### Exercise requirements
Write the entries below out again exactly; any picture in them stays out.

Items from a dataset:
====
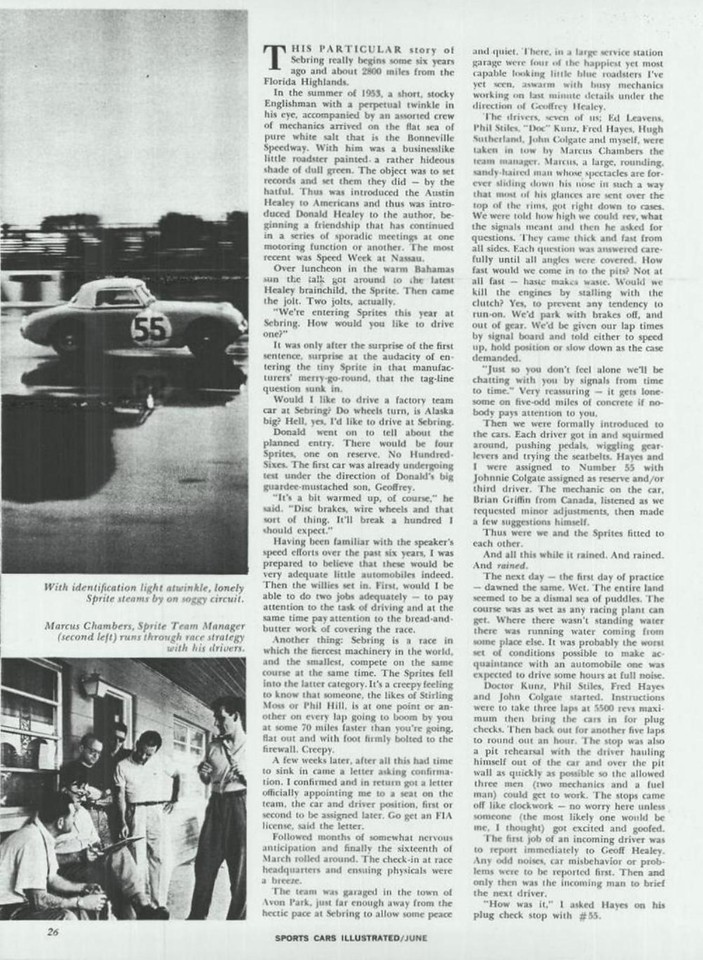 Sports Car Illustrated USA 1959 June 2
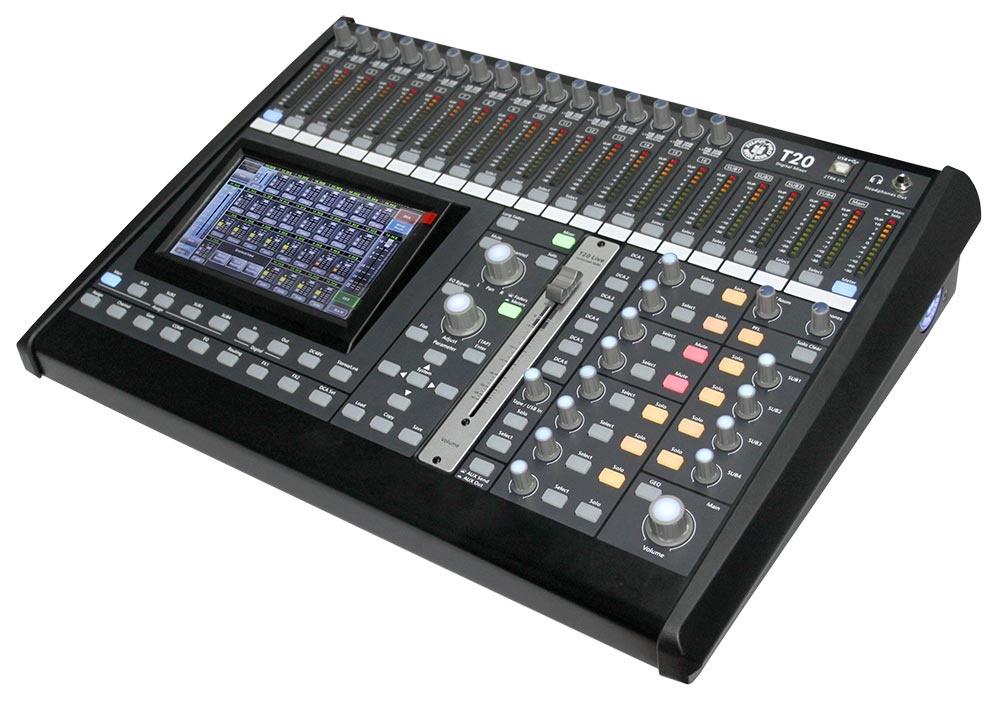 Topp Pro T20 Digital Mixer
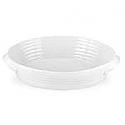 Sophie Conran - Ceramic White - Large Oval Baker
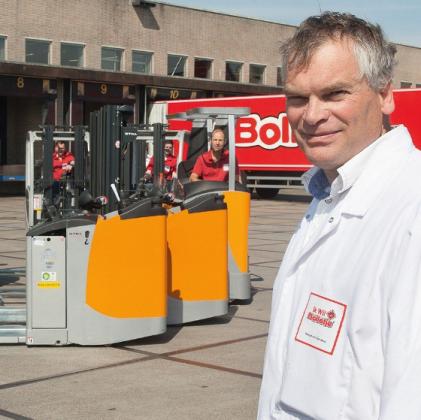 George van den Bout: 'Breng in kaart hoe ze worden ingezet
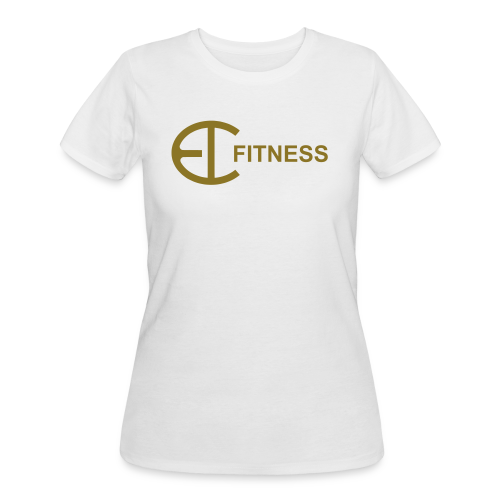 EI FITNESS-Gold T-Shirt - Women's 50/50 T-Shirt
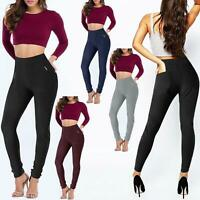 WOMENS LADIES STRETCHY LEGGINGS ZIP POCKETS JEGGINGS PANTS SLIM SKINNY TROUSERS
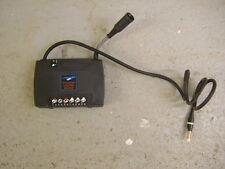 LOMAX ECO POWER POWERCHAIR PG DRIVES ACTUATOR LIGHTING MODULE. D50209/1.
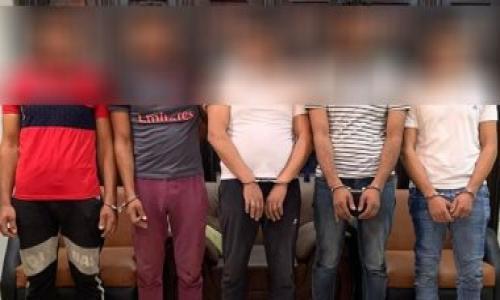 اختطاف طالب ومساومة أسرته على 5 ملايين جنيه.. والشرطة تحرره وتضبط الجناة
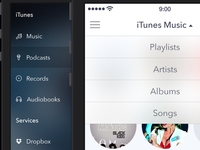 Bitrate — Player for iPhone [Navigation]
====
### Expected answer
 Sports Car Illustrated USA 1959 June 2
 Topp Pro T20 Digital Mixer
 Sophie Conran - Ceramic White - Large Oval Baker
 George van den Bout: 'Breng in kaart hoe ze worden ingezet
 EI FITNESS-Gold T-Shirt - Women's 50/50 T-Shirt
 WOMENS LADIES STRETCHY LEGGINGS ZIP POCKETS JEGGINGS PANTS SLIM SKINNY TROUSERS
 LOMAX ECO POWER POWERCHAIR PG DRIVES ACTUATOR LIGHTING MODULE. D50209/1.
 اختطاف طالب ومساومة أسرته على 5 ملايين جنيه.. والشرطة تحرره وتضبط الجناة
 Bitrate — Player for iPhone [Navigation]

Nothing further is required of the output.